As a disclaimer, it is worth noting that my views are limited to my personal experience, but I can’t help but be amazed at the transformation I have witnessed in just a few short years since I left school. From an elitist private boys school in the North of England, I have been thrust into the fast-paced melting pot of New York City a city where anyone can do just about anything they want. The Manchester Grammar School is fantastically successful at guiding their students down the well-worn path of an Oxbridge education followed by a successful career in the legal, banking, accounting or medical industries, but never in my life have I experienced the adrenaline offered by the entrepreneurial activities that I can access in New York.
It seems to me that a combination of political, social, cultural, technical and economic situations have converged to unleash this seemingly relentless wave of entrepreneurs descending onto New York City.

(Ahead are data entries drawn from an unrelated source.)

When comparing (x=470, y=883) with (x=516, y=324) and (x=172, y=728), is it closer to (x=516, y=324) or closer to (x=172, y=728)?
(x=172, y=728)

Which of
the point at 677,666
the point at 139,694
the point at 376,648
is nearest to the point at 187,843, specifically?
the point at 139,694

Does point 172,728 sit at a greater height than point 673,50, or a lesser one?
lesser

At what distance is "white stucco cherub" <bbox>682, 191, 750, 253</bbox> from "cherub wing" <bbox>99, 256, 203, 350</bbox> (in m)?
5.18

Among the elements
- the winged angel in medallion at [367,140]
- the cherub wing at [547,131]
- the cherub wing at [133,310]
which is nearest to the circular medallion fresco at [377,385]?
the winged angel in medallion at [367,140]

Firstly, for the US economy as a whole, I feel the widely reported success of companies such as Facebook, LinkedIn, Square, Dropbox and even non-technical companies such as TOMS Shoes has caused a cultural shift: today, being an entrepreneur is just about the coolest thing one can be. 5 years ago if you’d asked High Schoolers what jobs they wanted when they grew up, I’m certain many would talk about Investment Banking or Real Estate. Today, with the demonization of banks and the mainstream success of entrepreneurial stories such as The Social Network and the Steve Jobs biography, Millenials are aiming to become the next Mark Zuckerberg, rather than the next Gordan Gekko.

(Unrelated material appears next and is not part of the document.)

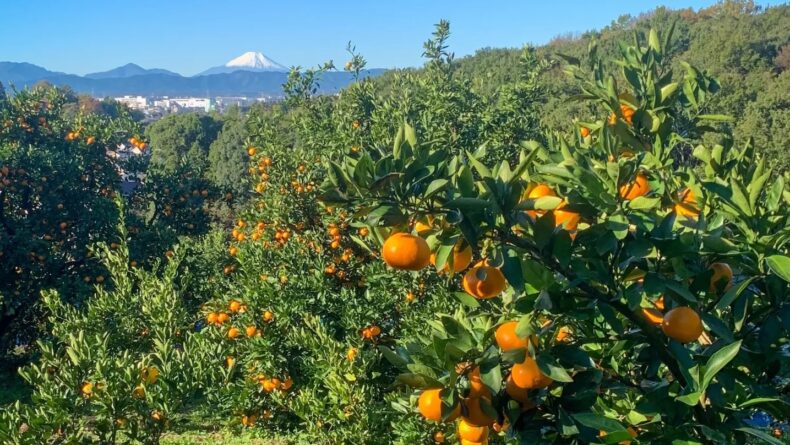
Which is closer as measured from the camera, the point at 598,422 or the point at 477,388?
the point at 598,422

Then why is it that New York is exploding? I have to give a lot of credit to Mayor Bloomberg, an entrepreneur who understands the value to be gained by establishing New York as the first true challenger to Silicon Valley’s undisputed title as the home of Tech. From starring in hugely promotional videos like this one, to establishing partnerships between the Mayor’s Office and institutions such as NYU to create Tech hubs in various neighborhoods, Bloomberg is converting New York from a city of white-collared Wall St and Madison Av professionals to a city of Warby Parker spectacled, coffee shop dwelling entrepreneurs. His coup d’etat may prove to be the $2 billion tech campus which Cornell is to build on Roosevelt Island; with companies like Google and Facebook already pledging their support, the campus has the potential to promote New York to an equal footing with Silicon Valley. New Yorkers are also taking advantage of a number of networking and skill teaching resources that are headquartered in New York. In particular, Meetup, General Assembly and Skillshare have all been taken to heart by New York entrepreneurs, and are acting as a catalyst for exponential increases in the productivity, creativity and overall activity of Entrepreneurs.

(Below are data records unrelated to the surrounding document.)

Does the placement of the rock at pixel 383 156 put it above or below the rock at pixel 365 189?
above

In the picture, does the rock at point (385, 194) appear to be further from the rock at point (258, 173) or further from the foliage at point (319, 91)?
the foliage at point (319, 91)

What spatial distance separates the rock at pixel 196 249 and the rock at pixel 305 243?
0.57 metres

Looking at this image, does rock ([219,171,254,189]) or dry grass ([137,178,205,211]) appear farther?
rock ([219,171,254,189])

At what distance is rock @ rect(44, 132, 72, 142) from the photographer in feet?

Every cloud has a silver lining, and following the most devastating blow to the global economy since the Great Depression, it seems that New York may be emerging with an invigorated entrepreneurial spirit. With College degrees and MBA’s no longer offering the job security that they may have in years gone by, the risk of relying on securing a stable job is much higher. Entrepreneurship has always carried high risks, and for every success story there may be five failures; however, the risk of success in entrepreneurship relative to a traditional white-collared job is lower than at anytime in recent memory. I was recently informed that Entrepreneurship is the fastest growing class taken by students at colleges around the country. Even if students don’t end up as entrepreneurs, they are valuing lessons in networking, building an online presence, and exploiting opportunities. This is creating a culture of doers, and people helping doers do amazing things.
As the infrastructure for entrepreneurs and start-ups develops in New York, the future looks bright for the city.
So how am I taking advantage of this growth? I’m interning with a start-up called Articula in a co-working space in the Lower East Side, a cool place above a fabric shop in the heart of China town, with an almost invisible entrance. I’m also leveraging my position as a Compass Mentor to reach out to a whole host of social entrepreneurs around the city, bringing them to Fordham and adding them to my network. Just last night I met Marcos Salazar, a successful man who is highly connected in the New York entrepreneurial scene, who hosts meetups regularly attended by 100+ entrepreneurs. I may not know exactly what area I want to get involved in yet, but once I do, like New York, I’m ready to explode.
What would it take for London, Manchester or another city in my beloved homeland to raise their game as New York has? You tell me!